[March 2021 update]: This write-up was chosen as the first place winner of the 2020 GCP VRP prize, and LiveOverflow made an amazing video explaining how the vulnerability was found.
By using an internal (dogfood) version of the Google Cloud Deployment Manager, I was able to issue requests to some Google internal endpoints through Google's Global Service Load Balancer, which could have led to RCE.
This could be achieved through a request to the Deployment Manager to create a Type Provider, but adding an undocumented field called googleOptions: Example.
This begins an async operation, in which the Deployment Manager attempts to retrieve a descriptor document from the specified descriptor URL.
If it fails, it might still provide information in the error message, such as the response from the internal server.

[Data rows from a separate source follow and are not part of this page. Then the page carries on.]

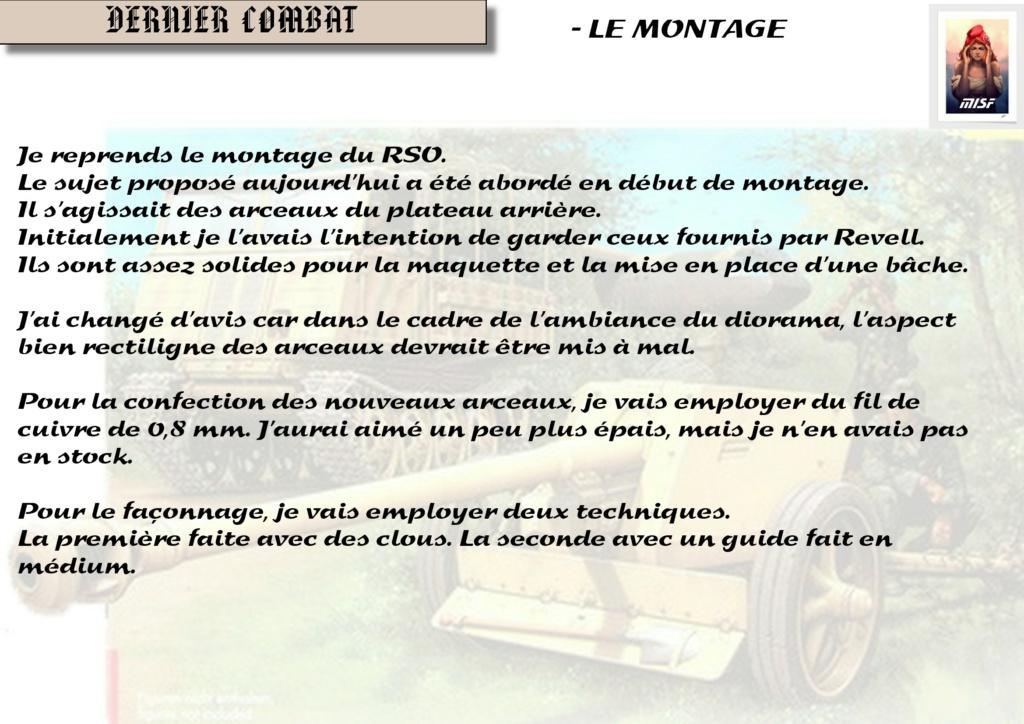 """DERNIER COMBAT"" RSO et PAK 40 - REVELL - 1/35 Rso_0345"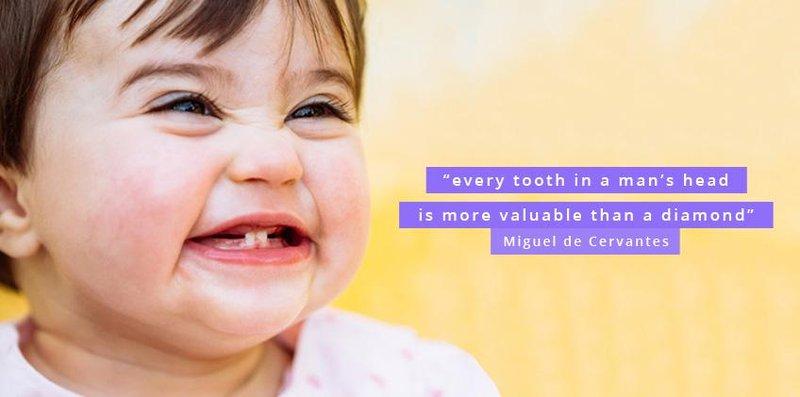 top image merawat gusi dan gigi bayi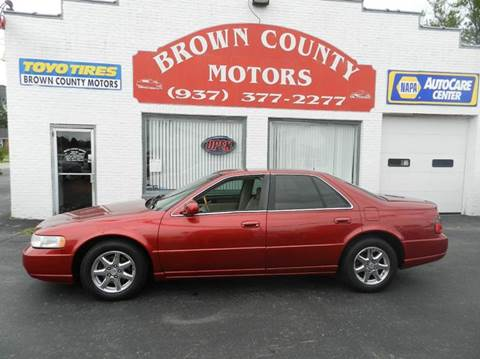 2002 Cadillac Seville for sale in Russellville, OH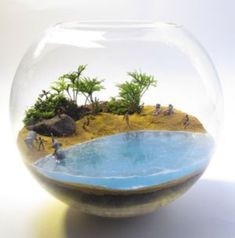 44 Stunning Diy Terrariums Design Ideas If you make a cool terrariums plant, there are a number of elements that are necessary for the buy, and other things that you can do. Receive a bookshelf you prefer and place in all your favourite … Terrarium Scene, Air Plant Terrarium, Garden Terrarium, Glass Garden, Miniature Terrarium, Miniature Fairy Gardens, Micro Garden, Paludarium, Cool Plants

If it succeeds, it would allow an attacker to issue complex internal requests.
Examples: App Engine Admin API (Internal test version), Issue Tracker Corp API.
Note the issue is not limited to requests to APIs, it just works best on them; example of non-API endpoint (Google Accounts and ID Administration "GAIA" backend - Test endpoint) - The descriptorUrl doesn't matter there, since we expect it to fail because it is not an API.
Google paid $31,337 as a reward for the bug report.
[March 2021 update]: Google paid an additional $133,337 prize as part of the 2020 GCP VRP prize, thus a total of $164,674 was paid for this report + write-up.
Deployment Manager is a Google Cloud service that provides a way to handle infrastructure resources' creation, deletion, and modification, programmatically (Infrastructure as code).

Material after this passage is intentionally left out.